*Schriftliche Aufgabe A*: Geben Sie den folgenden Lesetext vollständig und unverändert aus.

Ich bin der Meinung das wird das Thema erstmal ruhen lassen sollte (wie Neurodeamon schon sagte) und einfach abwarten was Transporter dazu sagt. Er hat sich ja bis jetzt nach der 20 Antwort immernoch nicht gemeldet. Vielleicht hat er ja auch schon ein Lösung und hat es schlicht wg vergessen das Thema hier als erledigt abzuhacken!

Gruß BSA


----------



## Neurodeamon (16. November 2005)

BSA hat gesagt.:
			
		

> Er hat sich ja bis jetzt nach der 20 Antwort immernoch nicht gemeldet.


Also ICH hätte furchtbare Angst .. nach 20 Antworten in kürzester Zeit. Da soll jemand sagen wir würden uns nicht darum prügeln helfen zu können


----------



## Sven Mintel (16. November 2005)

Neurodeamon hat gesagt.:
			
		

> .. nach 20 Antworten in kürzester Zeit.



Naja...schliesslich gehts hier auch um ein Thema höchster Priorität... gewissermassen um einen Stützpfeiler der abendländischen Kultur... sowas muss schon nach allen Regeln der Kunst ausdiskutiert werden


----------

*Daten*:
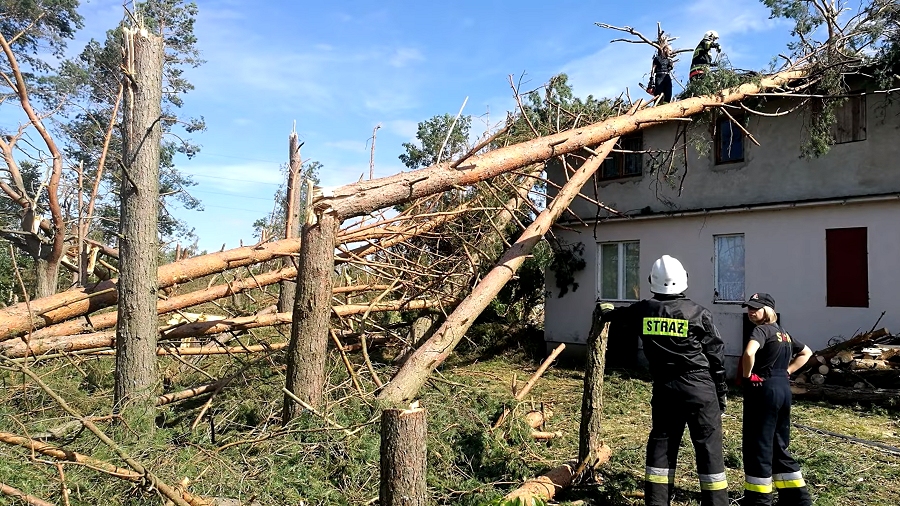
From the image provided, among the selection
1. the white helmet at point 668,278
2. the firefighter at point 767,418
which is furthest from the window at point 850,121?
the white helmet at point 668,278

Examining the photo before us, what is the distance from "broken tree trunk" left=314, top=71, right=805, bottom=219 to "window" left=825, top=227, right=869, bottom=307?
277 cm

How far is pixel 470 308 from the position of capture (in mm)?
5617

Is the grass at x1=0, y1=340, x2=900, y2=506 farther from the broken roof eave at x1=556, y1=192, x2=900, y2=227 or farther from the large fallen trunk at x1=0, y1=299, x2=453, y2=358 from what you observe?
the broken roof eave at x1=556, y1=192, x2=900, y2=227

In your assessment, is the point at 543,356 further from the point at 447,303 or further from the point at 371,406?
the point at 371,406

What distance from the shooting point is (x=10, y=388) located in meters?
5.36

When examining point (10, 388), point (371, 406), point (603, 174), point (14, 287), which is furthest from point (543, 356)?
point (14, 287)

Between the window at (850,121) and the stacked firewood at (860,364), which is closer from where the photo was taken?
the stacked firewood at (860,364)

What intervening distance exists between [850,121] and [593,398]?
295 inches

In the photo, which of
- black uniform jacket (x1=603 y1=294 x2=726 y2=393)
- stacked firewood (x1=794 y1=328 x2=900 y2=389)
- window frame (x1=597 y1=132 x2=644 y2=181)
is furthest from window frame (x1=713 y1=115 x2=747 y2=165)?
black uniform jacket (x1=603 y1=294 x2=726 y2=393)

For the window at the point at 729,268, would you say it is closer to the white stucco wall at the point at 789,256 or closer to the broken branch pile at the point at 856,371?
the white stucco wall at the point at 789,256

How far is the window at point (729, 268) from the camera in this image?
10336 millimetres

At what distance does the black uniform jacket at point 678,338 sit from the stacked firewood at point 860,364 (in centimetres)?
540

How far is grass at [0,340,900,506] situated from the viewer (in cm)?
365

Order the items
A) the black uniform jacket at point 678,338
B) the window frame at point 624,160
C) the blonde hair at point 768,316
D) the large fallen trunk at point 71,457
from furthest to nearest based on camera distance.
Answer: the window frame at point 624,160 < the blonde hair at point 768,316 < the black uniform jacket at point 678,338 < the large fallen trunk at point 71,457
* * *
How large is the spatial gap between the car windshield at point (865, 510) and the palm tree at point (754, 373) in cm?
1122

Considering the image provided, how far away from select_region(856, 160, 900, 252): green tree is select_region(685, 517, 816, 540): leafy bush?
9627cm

*Schriftliche Aufgabe B*: Geben Sie aus den Datensätzen oben die Zeilen unverändert zurück: Beginnen Sie bei der Zeile mit „Order the items“, und hören Sie nach der Zeile mit „Answer: the window“ auf.

*Fertige Antwort A*:
Ich bin der Meinung das wird das Thema erstmal ruhen lassen sollte (wie Neurodeamon schon sagte) und einfach abwarten was Transporter dazu sagt. Er hat sich ja bis jetzt nach der 20 Antwort immernoch nicht gemeldet. Vielleicht hat er ja auch schon ein Lösung und hat es schlicht wg vergessen das Thema hier als erledigt abzuhacken!

Gruß BSA


----------



## Neurodeamon (16. November 2005)

BSA hat gesagt.:
			
		

> Er hat sich ja bis jetzt nach der 20 Antwort immernoch nicht gemeldet.


Also ICH hätte furchtbare Angst .. nach 20 Antworten in kürzester Zeit. Da soll jemand sagen wir würden uns nicht darum prügeln helfen zu können


----------



## Sven Mintel (16. November 2005)

Neurodeamon hat gesagt.:
			
		

> .. nach 20 Antworten in kürzester Zeit.



Naja...schliesslich gehts hier auch um ein Thema höchster Priorität... gewissermassen um einen Stützpfeiler der abendländischen Kultur... sowas muss schon nach allen Regeln der Kunst ausdiskutiert werden


----------

*Fertige Antwort B*:
Order the items
A) the black uniform jacket at point 678,338
B) the window frame at point 624,160
C) the blonde hair at point 768,316
D) the large fallen trunk at point 71,457
from furthest to nearest based on camera distance.
Answer: the window frame at point 624,160 < the blonde hair at point 768,316 < the black uniform jacket at point 678,338 < the large fallen trunk at point 71,457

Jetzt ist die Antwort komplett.